Rakaposhi peak (7,788m) seen from Baltit Village. It is in a mountain in the Nagar Valley on the opposite bank of the Hunza River and is a famous peak that can be viewed from everywhere in Hunza.
Also Diran Peak (7,266m) as seen from Baltit Village.
I walked between Altit Village and Duiker Hill, where the flowering apricots bloom.
The apricots in full bloom. You can see just how important the apricot trees are in the lives of the villagers, the fruit, its seeds and the oil taken from the seeds.
Altit Village was covered with many apricot trees. You can meet the beautiful villagers while walking around the village. The people of Hunza are white in appearance and many of them have light hair.
I met such lovely children this day.
For lunch that day, we had local Hunza cuisine prepared at Amin’s house in Baltit Village.

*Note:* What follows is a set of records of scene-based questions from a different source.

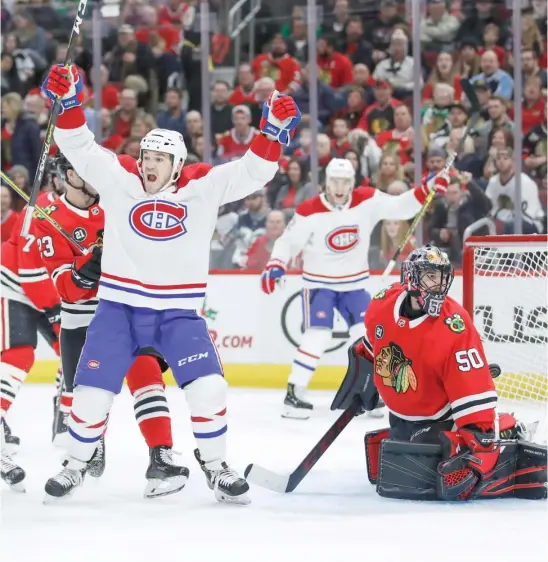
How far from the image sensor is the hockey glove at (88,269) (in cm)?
364

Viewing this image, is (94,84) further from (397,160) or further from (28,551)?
(28,551)

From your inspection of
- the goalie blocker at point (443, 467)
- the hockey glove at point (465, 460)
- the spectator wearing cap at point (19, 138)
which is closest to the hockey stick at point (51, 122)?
the goalie blocker at point (443, 467)

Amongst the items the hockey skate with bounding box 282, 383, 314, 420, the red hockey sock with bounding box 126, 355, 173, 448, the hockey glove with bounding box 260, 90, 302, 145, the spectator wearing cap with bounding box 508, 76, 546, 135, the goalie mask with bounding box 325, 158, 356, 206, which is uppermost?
the spectator wearing cap with bounding box 508, 76, 546, 135

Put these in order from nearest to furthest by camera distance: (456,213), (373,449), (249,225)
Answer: (373,449)
(456,213)
(249,225)

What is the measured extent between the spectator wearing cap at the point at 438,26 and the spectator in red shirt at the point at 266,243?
1.30m

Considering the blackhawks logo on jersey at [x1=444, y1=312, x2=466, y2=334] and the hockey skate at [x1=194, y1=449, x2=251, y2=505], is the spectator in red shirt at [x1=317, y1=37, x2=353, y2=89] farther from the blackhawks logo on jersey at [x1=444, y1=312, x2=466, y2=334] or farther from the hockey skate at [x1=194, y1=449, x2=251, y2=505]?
the hockey skate at [x1=194, y1=449, x2=251, y2=505]

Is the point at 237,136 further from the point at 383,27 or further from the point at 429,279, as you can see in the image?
the point at 429,279

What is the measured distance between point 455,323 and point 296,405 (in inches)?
81.8

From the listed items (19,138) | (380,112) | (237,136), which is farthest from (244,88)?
(19,138)

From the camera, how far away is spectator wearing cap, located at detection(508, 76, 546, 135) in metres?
6.54

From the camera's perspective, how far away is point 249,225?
22.2 ft

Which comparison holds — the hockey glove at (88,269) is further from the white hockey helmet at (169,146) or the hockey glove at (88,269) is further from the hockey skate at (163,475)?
the hockey skate at (163,475)

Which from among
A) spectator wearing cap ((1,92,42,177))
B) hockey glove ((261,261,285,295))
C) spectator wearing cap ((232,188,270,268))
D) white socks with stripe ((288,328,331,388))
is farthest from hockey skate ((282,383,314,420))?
spectator wearing cap ((1,92,42,177))

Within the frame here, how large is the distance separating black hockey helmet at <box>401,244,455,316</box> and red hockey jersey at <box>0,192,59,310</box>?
136 cm
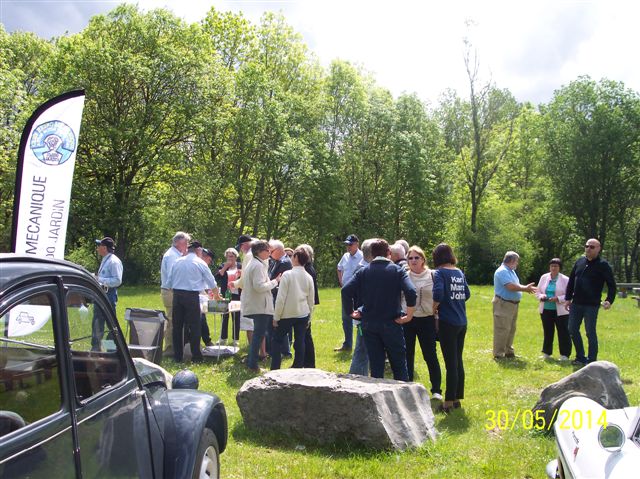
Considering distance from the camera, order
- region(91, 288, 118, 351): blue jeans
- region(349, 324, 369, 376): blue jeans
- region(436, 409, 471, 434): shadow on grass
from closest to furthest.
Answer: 1. region(91, 288, 118, 351): blue jeans
2. region(436, 409, 471, 434): shadow on grass
3. region(349, 324, 369, 376): blue jeans

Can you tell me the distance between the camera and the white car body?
10.8 feet

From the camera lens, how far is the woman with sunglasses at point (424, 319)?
7238mm

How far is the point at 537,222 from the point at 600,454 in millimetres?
41699

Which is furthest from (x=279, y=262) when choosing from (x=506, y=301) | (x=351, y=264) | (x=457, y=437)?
(x=457, y=437)

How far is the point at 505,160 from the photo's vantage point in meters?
46.3

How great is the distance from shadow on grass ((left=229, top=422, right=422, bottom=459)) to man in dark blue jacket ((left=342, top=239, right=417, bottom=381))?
1.18 metres

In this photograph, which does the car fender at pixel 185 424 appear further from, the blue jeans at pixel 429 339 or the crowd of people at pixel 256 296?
the crowd of people at pixel 256 296

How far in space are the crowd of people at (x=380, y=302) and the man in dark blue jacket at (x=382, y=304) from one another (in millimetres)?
11

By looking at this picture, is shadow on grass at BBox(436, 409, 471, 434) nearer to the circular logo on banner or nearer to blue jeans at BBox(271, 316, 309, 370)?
blue jeans at BBox(271, 316, 309, 370)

Photographer Toshiki Nakanishi had just come to Hunza for a phototour, where he was taking pictures of the local cuisine as it was being made.
Here they were preparing Dowdo soup, a dish representative of Hunza.
They made such a delicious cheese chapatti (called Burus Sapik in Burushaski). Hunza cheese, mint, tomato, green onion, onion and fruit oil wrapped in wheat chapatti. It is very healthy, and it is recommended for vegetarians who come to Pakistan and have trouble finding things to eat.
Today’s lunch. Local cuisine with plenty of fruit oil and Hunza’s local wine are so wonderful.